The answer must consist of each line below that contains the word "United", copied in full.

(Collected data)
------------
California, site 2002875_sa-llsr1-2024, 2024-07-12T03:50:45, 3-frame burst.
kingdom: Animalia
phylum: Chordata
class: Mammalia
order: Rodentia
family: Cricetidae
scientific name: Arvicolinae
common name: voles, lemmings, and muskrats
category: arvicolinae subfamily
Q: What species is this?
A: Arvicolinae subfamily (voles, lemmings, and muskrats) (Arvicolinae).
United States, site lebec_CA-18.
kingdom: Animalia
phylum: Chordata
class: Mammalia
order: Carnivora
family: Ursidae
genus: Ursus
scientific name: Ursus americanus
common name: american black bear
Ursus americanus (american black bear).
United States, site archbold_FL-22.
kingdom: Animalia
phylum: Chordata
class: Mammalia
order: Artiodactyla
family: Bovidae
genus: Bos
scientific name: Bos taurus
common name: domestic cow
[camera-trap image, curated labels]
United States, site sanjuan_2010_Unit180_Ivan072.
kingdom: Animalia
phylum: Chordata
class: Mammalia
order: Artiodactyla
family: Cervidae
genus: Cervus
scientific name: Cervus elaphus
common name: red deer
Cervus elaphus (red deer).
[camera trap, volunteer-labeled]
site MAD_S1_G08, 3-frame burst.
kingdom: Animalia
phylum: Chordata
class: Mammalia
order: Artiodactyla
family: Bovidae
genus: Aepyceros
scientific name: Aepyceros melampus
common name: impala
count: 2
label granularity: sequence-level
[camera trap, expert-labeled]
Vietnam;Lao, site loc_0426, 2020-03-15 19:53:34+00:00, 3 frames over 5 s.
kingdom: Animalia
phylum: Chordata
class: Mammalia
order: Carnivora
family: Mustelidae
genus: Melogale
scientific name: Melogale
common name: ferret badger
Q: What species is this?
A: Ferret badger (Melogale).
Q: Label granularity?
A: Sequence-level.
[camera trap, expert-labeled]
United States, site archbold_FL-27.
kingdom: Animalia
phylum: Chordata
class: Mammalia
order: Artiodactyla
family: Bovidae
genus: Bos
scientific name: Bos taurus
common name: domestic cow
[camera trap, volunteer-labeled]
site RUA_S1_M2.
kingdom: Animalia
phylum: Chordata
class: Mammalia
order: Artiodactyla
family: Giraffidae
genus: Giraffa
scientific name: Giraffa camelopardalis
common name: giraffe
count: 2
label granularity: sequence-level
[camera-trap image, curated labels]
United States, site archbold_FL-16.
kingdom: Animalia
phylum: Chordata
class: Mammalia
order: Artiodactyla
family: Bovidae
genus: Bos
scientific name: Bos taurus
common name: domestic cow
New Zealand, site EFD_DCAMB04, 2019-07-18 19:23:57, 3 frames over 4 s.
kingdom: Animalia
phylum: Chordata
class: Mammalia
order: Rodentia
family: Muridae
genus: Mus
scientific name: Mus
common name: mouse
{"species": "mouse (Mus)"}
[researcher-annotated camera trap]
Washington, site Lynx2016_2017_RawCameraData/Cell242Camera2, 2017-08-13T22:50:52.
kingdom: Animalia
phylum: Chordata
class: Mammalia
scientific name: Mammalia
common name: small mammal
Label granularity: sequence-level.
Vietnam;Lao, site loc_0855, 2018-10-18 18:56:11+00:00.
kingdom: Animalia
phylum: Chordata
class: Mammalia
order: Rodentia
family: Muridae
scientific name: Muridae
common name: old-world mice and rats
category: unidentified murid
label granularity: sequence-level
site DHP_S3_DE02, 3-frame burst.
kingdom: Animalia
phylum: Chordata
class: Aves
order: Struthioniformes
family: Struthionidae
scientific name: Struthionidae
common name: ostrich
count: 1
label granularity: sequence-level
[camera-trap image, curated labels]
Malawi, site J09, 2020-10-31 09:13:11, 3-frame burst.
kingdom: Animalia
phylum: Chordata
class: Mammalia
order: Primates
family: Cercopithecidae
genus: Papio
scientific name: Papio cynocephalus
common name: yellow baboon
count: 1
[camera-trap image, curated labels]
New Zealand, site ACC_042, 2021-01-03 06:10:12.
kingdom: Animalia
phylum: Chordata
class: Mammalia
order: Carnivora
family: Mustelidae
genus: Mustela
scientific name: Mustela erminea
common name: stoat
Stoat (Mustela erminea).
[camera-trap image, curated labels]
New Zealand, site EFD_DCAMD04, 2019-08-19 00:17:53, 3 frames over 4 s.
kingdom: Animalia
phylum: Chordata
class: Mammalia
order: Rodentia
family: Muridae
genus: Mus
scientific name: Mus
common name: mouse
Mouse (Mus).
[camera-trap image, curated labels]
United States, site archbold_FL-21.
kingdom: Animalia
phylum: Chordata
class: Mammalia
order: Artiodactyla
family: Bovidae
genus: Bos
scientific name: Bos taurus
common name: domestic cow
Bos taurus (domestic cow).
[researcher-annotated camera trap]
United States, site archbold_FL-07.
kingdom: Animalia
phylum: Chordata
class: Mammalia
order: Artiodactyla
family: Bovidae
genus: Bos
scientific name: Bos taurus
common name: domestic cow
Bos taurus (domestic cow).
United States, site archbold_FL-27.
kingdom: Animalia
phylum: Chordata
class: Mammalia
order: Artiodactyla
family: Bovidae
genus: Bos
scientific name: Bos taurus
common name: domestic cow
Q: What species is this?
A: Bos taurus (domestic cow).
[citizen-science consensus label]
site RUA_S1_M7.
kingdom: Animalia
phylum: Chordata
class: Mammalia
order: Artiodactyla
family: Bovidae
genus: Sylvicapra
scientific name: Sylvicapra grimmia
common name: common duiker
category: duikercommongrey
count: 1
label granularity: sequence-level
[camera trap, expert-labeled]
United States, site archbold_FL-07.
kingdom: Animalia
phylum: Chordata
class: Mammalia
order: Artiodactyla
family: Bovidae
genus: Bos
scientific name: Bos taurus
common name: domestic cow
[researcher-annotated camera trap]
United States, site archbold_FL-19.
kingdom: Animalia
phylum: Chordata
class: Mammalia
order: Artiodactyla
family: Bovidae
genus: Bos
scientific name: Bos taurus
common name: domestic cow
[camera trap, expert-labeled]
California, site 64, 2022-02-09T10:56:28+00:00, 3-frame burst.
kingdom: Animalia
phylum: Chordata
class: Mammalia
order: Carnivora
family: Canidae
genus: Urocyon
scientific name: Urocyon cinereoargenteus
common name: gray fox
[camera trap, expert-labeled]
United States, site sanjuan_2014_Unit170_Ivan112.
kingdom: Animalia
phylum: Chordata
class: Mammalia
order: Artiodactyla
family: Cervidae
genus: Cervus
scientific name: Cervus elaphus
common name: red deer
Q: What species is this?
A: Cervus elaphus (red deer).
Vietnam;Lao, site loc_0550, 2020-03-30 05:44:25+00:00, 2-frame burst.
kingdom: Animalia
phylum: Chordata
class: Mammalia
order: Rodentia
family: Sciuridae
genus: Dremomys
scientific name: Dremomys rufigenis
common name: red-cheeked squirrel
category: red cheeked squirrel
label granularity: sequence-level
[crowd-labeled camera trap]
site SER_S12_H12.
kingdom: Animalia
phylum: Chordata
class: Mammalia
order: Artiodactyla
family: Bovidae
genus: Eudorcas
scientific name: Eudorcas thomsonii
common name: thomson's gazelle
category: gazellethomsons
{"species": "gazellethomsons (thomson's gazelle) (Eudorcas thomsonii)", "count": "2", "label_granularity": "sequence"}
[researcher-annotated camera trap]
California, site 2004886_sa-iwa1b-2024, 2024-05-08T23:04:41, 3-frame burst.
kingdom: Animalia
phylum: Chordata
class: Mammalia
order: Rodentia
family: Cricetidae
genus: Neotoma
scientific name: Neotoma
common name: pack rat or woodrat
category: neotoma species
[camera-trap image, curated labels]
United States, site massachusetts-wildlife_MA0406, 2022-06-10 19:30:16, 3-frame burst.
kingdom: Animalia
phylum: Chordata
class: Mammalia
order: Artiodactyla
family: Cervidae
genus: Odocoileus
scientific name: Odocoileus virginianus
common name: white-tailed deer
------------
=== SOLUTION TO THIS TASK ===
United States, site lebec_CA-18.
United States, site archbold_FL-22.
United States, site sanjuan_2010_Unit180_Ivan072.
United States, site archbold_FL-27.
United States, site archbold_FL-16.
United States, site archbold_FL-21.
United States, site archbold_FL-07.
United States, site archbold_FL-27.
United States, site archbold_FL-07.
United States, site archbold_FL-19.
United States, site sanjuan_2014_Unit170_Ivan112.
United States, site massachusetts-wildlife_MA0406, 2022-06-10 19:30:16, 3-frame burst.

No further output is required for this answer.